4 Em Selva de Pedra, por exemplo, a censura proibiu a gravação em que um personagem, cuja esposa havia sido dada como morta, se casasse com outra mulher, porque, pelo fato de o público saber que a personagem ainda estava viva, o casamento configuraria bigamia. 5 “Novelas urbanas, ambientadas em Rio ou São Paulo: Véu de Noiva, 1969/1970; Pigmaleão 70, 1970; Assim na Terra como no Céu, 1970-1971; A Próxima Atração, 1971; , 1971; Bandeira 2, 1971-1972; Selva de Pedra, 1972-1973; Uma Rosa com Amor, 1972-1973; O Bofe, 1972-1973; O Semideus, 1973-1974; , 1973-1974; Os Ossos do Barão, 1973-1974. Novelas regionais: Irmãos Coragem 1970-1971 (Goiás); , 1971-1972 (Ouro Preto); O Homem que Deve Morrer, 1971-1972 (Santa Catarina); Meu Pedacinho de Chão, 1971- 1972 (interior de São Paulo); Bicho do Mato, 1972 (Mato Grosso); , 1972 (Paraná ); Cavalo de Aço, 1973 (Paraná); Verão Vermelho, 1969-1970 (Bahia); O Bem Amado, 1973 (Bahia); A Patota, 1973 (ambientada em uma agrovila)” (SIEGA, 2007, p. 3-4).

Considerações Finais

De acordo com Maria Lourdes Motter (2004), a telenovela brasileira detém dois níveis constitutivos: o melodramático, romântico e sentimental, e o realista, pautado na estrutura do cotidiano, na verossimilhança, comprometido com questões de interesse coletivo. A telenovela não é, portanto, puramente evasiva, porque se ancora no cotidiano social, ao passo que sua dimensão melodramática constitui-se no “esquema subjacente de um sujeito em busca de um objeto” (Ibid., p. 259), que tem de vencer obstáculos para alcançar o final feliz. Entretanto, como afirma Aumont (2004), a própria noção de realismo é relativa, uma vez que nem todas as épocas ou sociedades partilham do mesmo conceito de real ou dão a mesma importância ao mesmo.
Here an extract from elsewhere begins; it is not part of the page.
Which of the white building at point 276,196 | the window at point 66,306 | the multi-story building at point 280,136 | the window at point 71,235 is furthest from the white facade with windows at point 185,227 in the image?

Para o autor, o realismo é, portanto, uma concepção, uma atitude, uma definição particular da representação, enquanto os estilos e escolas realistas, que são distintos entre si, são subordinados a demandas sociais também particulares, e assim, a distintas convenções, o que demonstra o caráter ideal do realismo. Ainda que a conquista pela telenovela de uma linguagem considerada autônoma esteja vinculada a uma maior aproximação à realidade brasileira e contemporânea, seu realismo – que aliás nunca suplantou o melodrama - é também ambíguo como pretensão de representação da sociedade brasileira. Como demonstra Esther Hamburger, ao mesmo tempo em que a telenovela é reconhecida como a sociedade brasileira, promovendo uma “comunidade nacional imaginária”, ela corresponde a uma sociedade idealizada, “mais rica e mais branca que a brasileira” (HAMBURGER, 1998, p.483); ao mesmo tempo em que propõe debates sobre injustiças sociais, contribui para reproduzir “diversos matizes de desigualdade e discriminação” (Ibid., p. 441). Dessa forma, evidenciam-se as contradições e ambiguidades do processo pelo qual o gênero telenovela, nas palavras de Hamburger:

“de seriado voltado para as mulheres e financiado e produzido por companhias de sabão, passou, ao longo de 20 anos, a fenômeno nacional de comunicação multiclassista e produto de exportação líder de audiência” (HAMBURGER, 2005, p. 10).